Tuesday 20 September 2016

Importance of Lesson Planning

"The more you plan your lesson the more you and your students will enjoy and benefit from the lesson"

On Saturdays I teach a class of Matayom 1 students. (in Thailand M1 is the first year of Secondary School). As the class is on the weekend the students generally are a bit jaded and tend to drift off task very easily, so having a thorough lesson plan is crucial, especially as I teach them for 3 hours in a row!
There is no doubt that lesson planning takes a lot of time. You really need to think about the students and how you can make the lesson interesting enough for them so that they can stay on task as much as possible. Its always a bit tough at first when you are getting to know the students. Plan patiently and as you come to understand their needs and learning strengths the efficiency and effectiveness of your lesson planning and will improve.
Its so important to bring compassion to the classroom. This is particularly true of students who come from disadvantaged backgrounds and from a culture that is different from your own. A good teacher must always care for all their students but will know how to balance discipline with empathy. Some students need the "tough love" approach and discipline must be metered out fairly and appropriately as required in order for learning to take place. Students are all different however and that's where combining compassion with discipline is so important in creating a happy, warm and friendly classroom rather than a sterile, top-down, disciplinarian approach.
Most of all don't forget to have plenty of compassion for yourself. If you have the students' interests at heart then you will always come out on top. Give yourself the time to develop your ability to interpret student body language and to develop a skin thick enough to repel the occasional student barbs that strike you.
So lesson planning is great armour to take into the classroom. A well thought out lesson plan keeps you focussed and you can keep the lesson flowing to the students who are focussed. For my group I plan a dual structured lesson plan. One plan is based on games and student to student learning while the other plan is based on a series of worksheets that I can give to students at anytime when they need to settle down and reduce noise from getting too excited during a game activity. Worksheets are great for getting students to focus on their work when they begin class and can be distributed to late comers thus avoiding disruptions.
As I have learnt about the different skill levels of my students I prepare extension worksheets for stronger students who finish tasks quickly. This keeps them occupied and gives me more time to give attention to students who need personal assistance.
It is my preference to get the class active and enjoying the games in my lesson plan and once they are working as a group I can introduce the rules of the new game and prepare them to play the game. They also know that if their behaviour gets out of control then they will have to do worksheets again.

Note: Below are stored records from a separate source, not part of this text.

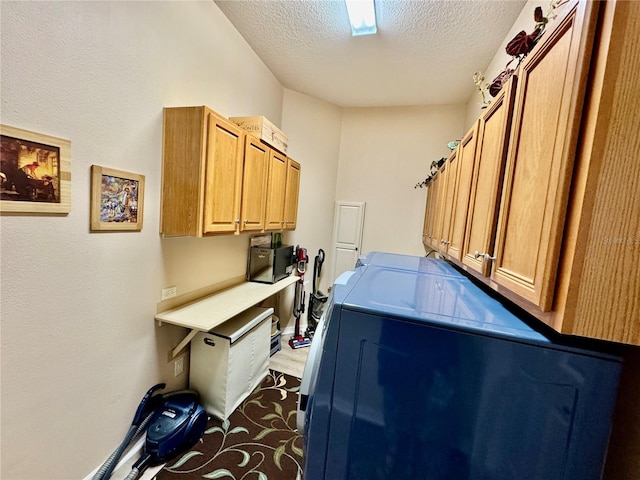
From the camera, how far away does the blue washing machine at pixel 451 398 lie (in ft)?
2.06

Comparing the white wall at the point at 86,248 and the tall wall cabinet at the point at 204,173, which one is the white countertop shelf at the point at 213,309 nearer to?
the white wall at the point at 86,248

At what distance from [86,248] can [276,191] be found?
162cm

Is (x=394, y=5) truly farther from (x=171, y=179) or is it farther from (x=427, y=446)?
(x=427, y=446)

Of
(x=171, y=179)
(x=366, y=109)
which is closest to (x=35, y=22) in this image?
(x=171, y=179)

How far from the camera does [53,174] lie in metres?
1.18

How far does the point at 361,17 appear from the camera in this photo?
2.02 meters

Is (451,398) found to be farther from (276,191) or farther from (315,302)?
(315,302)

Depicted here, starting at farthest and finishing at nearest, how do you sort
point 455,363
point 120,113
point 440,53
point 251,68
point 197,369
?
point 251,68
point 440,53
point 197,369
point 120,113
point 455,363

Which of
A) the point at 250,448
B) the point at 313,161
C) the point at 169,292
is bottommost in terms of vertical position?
the point at 250,448

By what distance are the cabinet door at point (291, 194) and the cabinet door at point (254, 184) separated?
0.49 m

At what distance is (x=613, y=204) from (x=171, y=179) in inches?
78.5

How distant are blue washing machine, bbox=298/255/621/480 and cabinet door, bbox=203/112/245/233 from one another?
1.27 m

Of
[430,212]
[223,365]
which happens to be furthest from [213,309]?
[430,212]

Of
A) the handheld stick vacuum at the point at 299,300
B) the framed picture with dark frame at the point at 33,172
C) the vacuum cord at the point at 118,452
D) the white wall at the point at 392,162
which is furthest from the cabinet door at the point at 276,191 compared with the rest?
the vacuum cord at the point at 118,452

So plan lessons as much as possible, the more prepared material you have in class means that you have more options to deal with the ebb and flow of student mood and behaviour. If all is going well and you have a lot of games up your sleeve then you can keep rewarding good behaviour with more and more games. If some students are not suited by the games then have your worksheets ready to keep them occupied and to prevent them from interfering with students who are enjoying using English in games. If your advanced students are flying along then have activity after activity ready for them to keep them in the zone for as long as possible.
My three hour lesson is quite long (yes I do let them take breaks) so I try to keep in mind that the fun should increase and the academic demands of concentration can be reduced into the last hour. Listening to a popular song, completing a lyric gap-fill and then having class groups sing the song is a fun way to finish. A recap of the day's vocabulary with Pictionary where everybody gets a chance to draw is always enjoyed by the students. Word bingo is also great as the students have to read short phrases and do their own classroom discipline by keeping each other quiet as they listen to the words being read out in order to mark their cards correctly.